On Friday, the intensity of red flares and flashes increased with time as India’s air defence grid tirelessly thwarted every attempt.
“We are in a 50 km radius of Pakistan’s Sialkot and the border is just about 30 km from the city. The explosions could be from the borders,” Kaushal, a resident, told ThePrint.
The landscape is dark but red lights are peppered across the city skies. In the distance, faint sound of explosions could be heard—a sound that at any other time might easily be mistaken for approaching thunder before the first drops of rain.
This is the second consecutive night of an aerial assault over Jammu, one of the bigger cities in India’s northernmost region.

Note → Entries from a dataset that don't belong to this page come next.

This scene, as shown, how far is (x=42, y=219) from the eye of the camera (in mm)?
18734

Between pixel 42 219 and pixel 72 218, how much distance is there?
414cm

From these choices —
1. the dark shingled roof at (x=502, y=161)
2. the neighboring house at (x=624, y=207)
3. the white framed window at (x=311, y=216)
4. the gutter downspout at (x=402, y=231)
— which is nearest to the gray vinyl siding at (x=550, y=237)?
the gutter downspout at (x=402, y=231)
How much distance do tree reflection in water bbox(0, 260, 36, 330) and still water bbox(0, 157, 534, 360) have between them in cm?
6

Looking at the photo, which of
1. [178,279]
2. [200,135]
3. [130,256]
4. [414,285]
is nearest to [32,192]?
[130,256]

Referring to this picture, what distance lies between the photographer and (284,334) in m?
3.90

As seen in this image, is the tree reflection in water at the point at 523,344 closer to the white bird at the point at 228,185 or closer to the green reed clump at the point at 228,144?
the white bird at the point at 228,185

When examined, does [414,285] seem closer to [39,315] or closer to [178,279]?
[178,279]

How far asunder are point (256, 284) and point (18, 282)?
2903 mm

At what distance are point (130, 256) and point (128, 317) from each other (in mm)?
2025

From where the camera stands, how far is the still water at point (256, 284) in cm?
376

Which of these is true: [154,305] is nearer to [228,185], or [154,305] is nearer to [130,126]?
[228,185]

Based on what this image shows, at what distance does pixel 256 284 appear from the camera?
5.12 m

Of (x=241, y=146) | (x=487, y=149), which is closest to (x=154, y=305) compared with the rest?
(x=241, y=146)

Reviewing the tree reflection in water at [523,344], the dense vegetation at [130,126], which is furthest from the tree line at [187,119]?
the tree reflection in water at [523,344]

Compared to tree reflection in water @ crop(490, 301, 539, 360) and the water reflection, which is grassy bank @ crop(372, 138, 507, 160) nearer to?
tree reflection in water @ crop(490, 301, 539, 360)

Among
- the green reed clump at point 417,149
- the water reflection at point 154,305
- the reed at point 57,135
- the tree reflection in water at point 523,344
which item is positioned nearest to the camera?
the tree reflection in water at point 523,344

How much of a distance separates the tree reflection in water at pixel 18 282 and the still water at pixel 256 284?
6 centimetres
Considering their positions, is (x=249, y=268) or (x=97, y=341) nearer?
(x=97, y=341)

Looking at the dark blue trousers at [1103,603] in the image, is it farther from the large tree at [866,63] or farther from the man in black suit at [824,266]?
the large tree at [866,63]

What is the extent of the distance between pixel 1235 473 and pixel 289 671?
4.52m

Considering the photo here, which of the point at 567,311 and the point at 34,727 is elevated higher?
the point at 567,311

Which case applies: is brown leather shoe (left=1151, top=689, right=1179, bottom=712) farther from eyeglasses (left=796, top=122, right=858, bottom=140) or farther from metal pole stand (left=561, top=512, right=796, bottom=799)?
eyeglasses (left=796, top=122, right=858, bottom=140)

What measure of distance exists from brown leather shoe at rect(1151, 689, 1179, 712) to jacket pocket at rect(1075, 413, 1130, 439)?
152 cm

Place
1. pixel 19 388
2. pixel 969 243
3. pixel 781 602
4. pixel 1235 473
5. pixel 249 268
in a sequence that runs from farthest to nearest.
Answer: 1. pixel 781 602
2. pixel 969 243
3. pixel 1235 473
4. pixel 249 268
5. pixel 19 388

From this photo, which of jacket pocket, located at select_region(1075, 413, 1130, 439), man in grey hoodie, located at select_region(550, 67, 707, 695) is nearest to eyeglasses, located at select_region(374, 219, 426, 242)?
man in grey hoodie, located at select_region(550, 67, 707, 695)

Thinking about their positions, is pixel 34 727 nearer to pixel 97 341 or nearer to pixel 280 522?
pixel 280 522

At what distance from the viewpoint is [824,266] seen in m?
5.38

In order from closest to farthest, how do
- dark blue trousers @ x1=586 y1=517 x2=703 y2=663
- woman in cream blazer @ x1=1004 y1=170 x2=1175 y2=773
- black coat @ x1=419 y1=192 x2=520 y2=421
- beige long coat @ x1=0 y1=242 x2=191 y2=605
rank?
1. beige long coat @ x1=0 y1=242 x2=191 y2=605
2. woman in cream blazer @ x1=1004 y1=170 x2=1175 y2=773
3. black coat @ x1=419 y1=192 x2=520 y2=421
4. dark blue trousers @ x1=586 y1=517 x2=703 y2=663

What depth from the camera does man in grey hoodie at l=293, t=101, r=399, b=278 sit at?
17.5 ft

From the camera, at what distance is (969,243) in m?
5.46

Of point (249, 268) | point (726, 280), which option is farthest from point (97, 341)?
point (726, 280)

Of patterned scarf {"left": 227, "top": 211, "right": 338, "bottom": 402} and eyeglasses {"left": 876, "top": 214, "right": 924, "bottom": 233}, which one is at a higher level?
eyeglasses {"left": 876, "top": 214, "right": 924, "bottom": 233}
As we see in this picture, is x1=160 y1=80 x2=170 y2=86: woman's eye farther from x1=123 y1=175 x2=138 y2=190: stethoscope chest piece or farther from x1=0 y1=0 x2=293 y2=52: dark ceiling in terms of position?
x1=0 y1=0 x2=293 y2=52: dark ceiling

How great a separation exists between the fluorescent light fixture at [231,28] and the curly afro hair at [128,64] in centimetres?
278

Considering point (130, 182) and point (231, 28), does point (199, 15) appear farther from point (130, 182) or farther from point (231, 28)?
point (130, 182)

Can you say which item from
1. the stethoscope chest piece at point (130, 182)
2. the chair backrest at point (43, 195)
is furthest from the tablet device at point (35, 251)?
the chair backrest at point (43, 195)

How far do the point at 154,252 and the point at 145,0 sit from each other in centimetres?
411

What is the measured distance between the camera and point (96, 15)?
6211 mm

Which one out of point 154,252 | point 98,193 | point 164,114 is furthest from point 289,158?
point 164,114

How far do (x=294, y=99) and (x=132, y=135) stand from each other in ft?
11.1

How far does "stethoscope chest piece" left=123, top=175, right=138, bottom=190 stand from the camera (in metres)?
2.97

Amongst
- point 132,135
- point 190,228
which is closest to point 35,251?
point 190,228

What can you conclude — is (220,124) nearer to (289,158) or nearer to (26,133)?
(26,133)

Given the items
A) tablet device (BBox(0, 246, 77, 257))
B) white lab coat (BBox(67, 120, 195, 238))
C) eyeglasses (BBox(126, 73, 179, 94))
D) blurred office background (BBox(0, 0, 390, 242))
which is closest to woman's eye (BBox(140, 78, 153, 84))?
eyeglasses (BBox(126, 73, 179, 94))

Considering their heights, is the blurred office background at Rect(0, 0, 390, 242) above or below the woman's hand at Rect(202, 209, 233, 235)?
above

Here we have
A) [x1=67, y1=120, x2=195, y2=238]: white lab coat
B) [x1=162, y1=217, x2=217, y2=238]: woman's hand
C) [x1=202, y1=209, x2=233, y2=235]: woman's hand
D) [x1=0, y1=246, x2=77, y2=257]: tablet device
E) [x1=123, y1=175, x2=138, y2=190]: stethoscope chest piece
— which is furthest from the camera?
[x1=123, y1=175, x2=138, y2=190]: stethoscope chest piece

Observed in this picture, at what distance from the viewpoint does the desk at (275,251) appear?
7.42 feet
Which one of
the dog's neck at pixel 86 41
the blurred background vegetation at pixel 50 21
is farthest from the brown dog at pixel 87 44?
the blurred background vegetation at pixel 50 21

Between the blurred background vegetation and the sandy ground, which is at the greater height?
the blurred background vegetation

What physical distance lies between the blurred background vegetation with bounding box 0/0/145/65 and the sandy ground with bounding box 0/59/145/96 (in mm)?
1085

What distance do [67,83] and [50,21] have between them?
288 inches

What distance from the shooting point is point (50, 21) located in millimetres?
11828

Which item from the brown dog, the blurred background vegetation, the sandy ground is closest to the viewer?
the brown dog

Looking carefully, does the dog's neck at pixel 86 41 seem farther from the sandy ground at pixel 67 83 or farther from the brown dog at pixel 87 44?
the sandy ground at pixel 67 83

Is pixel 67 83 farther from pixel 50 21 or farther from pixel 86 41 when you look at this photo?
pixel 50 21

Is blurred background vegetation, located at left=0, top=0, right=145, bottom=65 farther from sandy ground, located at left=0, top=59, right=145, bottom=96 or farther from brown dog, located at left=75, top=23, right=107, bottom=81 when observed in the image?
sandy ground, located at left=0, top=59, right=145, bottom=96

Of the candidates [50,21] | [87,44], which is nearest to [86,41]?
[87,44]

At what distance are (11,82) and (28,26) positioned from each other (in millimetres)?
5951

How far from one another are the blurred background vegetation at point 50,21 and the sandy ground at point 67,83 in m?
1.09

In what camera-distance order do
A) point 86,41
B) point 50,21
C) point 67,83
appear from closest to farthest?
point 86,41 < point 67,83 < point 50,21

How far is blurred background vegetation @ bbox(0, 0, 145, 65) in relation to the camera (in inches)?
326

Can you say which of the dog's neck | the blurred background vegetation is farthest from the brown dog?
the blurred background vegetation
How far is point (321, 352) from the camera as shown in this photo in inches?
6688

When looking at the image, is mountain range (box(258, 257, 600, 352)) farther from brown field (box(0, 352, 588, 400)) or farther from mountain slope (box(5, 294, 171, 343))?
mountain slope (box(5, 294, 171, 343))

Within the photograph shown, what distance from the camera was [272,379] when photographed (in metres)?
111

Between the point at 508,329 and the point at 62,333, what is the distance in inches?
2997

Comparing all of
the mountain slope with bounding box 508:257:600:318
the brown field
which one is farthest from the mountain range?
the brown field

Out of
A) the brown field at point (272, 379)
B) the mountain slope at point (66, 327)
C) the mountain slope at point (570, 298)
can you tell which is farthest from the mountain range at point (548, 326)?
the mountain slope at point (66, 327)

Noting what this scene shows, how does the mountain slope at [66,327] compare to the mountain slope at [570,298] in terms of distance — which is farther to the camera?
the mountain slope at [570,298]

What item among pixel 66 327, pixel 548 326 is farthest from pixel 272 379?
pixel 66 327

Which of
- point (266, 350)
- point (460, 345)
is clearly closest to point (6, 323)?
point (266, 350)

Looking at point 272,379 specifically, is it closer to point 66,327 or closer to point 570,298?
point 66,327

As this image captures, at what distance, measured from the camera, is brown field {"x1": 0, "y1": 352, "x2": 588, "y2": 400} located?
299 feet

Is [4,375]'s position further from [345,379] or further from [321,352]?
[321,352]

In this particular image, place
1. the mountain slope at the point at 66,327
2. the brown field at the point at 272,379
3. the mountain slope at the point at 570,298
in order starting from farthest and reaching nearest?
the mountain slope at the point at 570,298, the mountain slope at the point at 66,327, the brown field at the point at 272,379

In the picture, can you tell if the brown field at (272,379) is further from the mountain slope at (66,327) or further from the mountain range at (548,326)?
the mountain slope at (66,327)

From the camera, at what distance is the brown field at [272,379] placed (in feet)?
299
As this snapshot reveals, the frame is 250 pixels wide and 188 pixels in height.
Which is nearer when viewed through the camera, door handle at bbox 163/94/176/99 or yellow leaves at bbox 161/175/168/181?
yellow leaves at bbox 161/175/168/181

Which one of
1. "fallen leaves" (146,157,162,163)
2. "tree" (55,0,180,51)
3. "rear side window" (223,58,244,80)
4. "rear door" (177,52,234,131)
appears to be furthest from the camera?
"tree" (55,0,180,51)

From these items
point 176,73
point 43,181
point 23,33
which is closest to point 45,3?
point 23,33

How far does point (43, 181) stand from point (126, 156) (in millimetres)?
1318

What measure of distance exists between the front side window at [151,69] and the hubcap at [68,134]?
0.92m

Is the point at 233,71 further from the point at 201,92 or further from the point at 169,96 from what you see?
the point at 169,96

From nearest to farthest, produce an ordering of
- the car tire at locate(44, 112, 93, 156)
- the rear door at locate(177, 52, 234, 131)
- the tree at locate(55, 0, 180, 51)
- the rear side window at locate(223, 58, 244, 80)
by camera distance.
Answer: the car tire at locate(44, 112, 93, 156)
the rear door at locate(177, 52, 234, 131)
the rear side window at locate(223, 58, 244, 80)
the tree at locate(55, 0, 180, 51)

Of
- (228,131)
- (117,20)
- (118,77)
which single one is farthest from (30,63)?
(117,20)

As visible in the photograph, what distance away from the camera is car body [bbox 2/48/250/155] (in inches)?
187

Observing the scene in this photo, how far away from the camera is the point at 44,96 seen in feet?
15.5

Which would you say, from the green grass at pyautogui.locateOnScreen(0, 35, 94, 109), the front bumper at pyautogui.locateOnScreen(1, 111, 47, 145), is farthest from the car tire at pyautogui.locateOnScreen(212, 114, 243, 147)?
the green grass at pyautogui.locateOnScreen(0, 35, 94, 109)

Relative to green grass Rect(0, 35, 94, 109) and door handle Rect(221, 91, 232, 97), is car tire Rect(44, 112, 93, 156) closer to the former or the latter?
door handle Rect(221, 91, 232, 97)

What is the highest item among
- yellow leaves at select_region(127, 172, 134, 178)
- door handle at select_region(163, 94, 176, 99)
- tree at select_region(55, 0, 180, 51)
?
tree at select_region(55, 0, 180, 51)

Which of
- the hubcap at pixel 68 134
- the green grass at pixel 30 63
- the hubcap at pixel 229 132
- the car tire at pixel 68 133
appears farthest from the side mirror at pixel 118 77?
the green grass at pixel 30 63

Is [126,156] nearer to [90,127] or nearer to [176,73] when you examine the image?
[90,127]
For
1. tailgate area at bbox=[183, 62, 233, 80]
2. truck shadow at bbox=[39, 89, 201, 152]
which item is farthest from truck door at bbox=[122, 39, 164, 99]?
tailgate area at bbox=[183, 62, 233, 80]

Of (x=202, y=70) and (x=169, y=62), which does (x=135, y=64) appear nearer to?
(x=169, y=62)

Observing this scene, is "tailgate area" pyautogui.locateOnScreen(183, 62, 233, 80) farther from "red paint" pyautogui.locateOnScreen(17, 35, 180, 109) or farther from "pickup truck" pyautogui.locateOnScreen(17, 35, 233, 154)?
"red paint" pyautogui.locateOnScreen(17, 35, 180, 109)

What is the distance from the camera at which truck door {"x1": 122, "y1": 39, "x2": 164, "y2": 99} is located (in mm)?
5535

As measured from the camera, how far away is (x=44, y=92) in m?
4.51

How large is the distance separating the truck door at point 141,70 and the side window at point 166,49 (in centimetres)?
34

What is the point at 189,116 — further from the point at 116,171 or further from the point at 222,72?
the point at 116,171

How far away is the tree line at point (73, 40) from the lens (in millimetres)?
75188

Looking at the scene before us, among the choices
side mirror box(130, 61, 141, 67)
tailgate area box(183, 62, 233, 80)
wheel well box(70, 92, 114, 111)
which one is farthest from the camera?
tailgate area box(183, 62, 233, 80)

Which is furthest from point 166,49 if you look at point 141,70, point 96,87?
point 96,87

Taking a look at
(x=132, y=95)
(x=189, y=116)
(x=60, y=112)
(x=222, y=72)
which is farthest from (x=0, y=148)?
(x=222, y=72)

Most of the residents were given one set of instructions: stay indoors and turn the lights off.
People from the region are no strangers to the sounds of explosions coming from afar. But this time the action is right above their homes in the heart of Jammu. Similar drone strikes and interceptions played out over Samba, Ferozpur and other places.
“… this shelling, firing …. we have seen this all our lives. We had to leave our villages in 1965, 1975, 1999, 2001 …. but this time it’s followed us to Jammu,” said Mangal Das, a 70-year-old farmer. He, and others from his village and neighbouring ones have been residing in a campsite on the outskirts of Jammu.
Jammu and Kashmir Chief Minister Omar Abdullah in a post on X at 8.32 PM said he could hear “intermittent sounds of blasts, probably heavy artillery” from where he was in Jammu.
Earlier in the day, Omar too made the six-hour drive from Srinagar to take stock of the situation. He visited several camps and lodgement centres in Jammu and Samba districts.
“If innocent people of ours are harmed, the nation reserves every right to defend itself in any way. It is Pakistan which must stop aggression for peace to prevail. If they keep on taking the offensive, they are sure to suffer. Our forces are fully capable of giving a proportionate response,” Omar said in a statement.